Monitoring the status of your service
By the time you reach public beta, you must have monitoring in place for your service to identify any problems that might affect it.
Monitoring with the right tools and processes allows you to:
- discover any problems that users have
- get alerts when technical problems occur so you can fix them
- anticipate problems before they happen or become more serious
- improve your service, for example by using performance data to help with capacity planning
Meeting the Digital Service Standard
You must monitor the status of your service to meet these points:
You’ll have to explain how you’ve done this in your service assessments.
Plan your monitoring
You should start planning how to monitor your service during alpha.

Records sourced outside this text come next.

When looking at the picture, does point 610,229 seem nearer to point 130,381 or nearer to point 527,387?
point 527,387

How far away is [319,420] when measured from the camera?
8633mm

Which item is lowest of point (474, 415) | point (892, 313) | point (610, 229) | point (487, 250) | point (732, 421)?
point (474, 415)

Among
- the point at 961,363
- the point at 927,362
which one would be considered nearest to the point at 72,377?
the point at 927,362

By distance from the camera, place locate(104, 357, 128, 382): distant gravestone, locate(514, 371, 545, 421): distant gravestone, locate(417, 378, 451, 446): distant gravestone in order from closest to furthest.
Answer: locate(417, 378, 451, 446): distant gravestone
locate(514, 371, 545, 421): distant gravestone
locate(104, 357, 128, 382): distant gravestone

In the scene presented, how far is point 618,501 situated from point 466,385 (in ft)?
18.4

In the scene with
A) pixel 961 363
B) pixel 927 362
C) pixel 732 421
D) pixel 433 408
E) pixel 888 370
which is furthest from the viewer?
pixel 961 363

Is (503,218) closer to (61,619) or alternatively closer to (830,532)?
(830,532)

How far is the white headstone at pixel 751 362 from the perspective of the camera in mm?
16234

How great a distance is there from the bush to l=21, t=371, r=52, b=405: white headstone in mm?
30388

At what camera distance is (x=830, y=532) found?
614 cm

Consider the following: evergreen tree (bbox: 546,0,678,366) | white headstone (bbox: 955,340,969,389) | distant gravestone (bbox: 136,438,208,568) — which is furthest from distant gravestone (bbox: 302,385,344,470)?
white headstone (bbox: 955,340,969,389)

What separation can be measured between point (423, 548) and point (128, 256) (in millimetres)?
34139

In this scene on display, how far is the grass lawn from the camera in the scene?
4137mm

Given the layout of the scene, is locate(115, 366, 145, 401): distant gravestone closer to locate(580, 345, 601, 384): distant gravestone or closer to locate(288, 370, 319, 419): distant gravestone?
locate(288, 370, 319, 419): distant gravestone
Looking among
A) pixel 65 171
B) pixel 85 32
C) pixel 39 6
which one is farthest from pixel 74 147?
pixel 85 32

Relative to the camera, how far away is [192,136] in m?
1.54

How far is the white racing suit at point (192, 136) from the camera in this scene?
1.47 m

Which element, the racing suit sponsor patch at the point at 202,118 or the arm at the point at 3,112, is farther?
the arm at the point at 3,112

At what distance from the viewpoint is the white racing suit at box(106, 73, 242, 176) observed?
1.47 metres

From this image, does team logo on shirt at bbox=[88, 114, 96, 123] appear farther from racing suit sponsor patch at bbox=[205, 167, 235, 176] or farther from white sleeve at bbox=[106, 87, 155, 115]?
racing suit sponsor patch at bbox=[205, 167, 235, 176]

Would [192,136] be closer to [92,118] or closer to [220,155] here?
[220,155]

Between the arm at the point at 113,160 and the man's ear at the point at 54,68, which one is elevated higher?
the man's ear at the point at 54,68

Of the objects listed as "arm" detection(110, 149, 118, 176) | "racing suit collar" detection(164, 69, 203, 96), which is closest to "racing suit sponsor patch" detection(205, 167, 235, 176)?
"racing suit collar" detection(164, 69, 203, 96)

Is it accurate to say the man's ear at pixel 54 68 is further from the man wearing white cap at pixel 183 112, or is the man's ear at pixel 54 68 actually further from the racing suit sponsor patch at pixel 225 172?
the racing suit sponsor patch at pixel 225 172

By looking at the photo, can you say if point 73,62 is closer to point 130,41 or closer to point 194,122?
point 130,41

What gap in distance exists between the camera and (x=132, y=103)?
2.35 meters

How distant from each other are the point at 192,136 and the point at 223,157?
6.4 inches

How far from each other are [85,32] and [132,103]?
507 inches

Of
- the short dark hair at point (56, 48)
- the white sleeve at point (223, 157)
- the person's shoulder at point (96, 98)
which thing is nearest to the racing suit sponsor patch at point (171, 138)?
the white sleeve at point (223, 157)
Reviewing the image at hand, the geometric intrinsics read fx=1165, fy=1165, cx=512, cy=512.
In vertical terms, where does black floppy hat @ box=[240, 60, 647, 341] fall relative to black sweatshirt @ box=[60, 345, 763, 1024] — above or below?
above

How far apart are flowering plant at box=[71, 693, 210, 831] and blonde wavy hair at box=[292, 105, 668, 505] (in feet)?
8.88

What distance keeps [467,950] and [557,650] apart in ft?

During alpha, your team should agree:
- what to monitor in your service
- how to monitor your service
- how to process and record issues
Metrics to monitor
You must track user-related metrics, as well as technical metrics. For example, track the percentage of users that can complete a task as well as available disk space, application programming interface (API) performance and memory usage.
How to monitor
Once you’ve agreed what to monitor, your team should:
- set up internal and external monitoring checks
- write monitoring checks
- write alerts
Setting up internal and external monitoring checks
You should set up internal and external monitoring checks.
Internal monitoring is the monitoring you should set up inside your infrastructure and will give you realtime updates about metrics like memory usage, page load times, and network traffic.
External monitoring is the monitoring you should set up outside of your service which keeps checking your systems even if your infrastructure goes down.
Writing monitoring checks
You need to decide the type of monitoring checks that are most useful to your service.
A monitoring check is a series of tests that you can run against your systems or overall service to assess their status and tell you if something is wrong.
For example, you might decide you need to see an alert if 1% of users in an hour have problems finishing a transaction.
You should write monitoring checks at the same time as writing code and treat your checks as tests for your live system.
Make your alert messages clear and concise. They need to be easy to understand for team members who might be woken up in the night to fix a problem.
Consider creating an operations manual or documentation to help your team deal with problems quickly. Make sure every member of your team has a local copy of the documentation in case your cloud-based documentation storage is unavailable.
Processing and recording issues
You should manage and track errors using a ticketing system that allows you to delegate them to members of your team.
Errors always contain interesting information - they can tell you about:
- a user problem
- attacks on your service
- failing systems
- problems with capacity
Tracking errors helps you to see which ones are recurring and whether they’re part of the overall service or related to a particular application or machine.
You can combine monitoring test results to better understand what to fix in your service. For example, comparing page-loading tests with failed transactions and application errors allows you to:
- find out the parts of your service where more users are having problems
- identify the cause of problems
- discuss how to fix the cause of problems, for example, disk space or slow performance
Make data widely available
Unless it’s not safe to do so, you should make monitoring information and data widely available.
For example, you can share performance reports with other service teams in your department or use a status dashboard, like the operations status page used by GOV.UK Notify, to tell users about any issues.
Reviewing your monitoring processes regularly
You should review your monitoring processes every time you get an alert.
If someone is called out of hours, you should make sure the issue needed that level of response.
For example, if the issue didn’t affect users and could have waited until the morning, consider changing your alert strategy so that type of error doesn’t prompt an alert in future.
You may also find the Uptime and availability guide useful.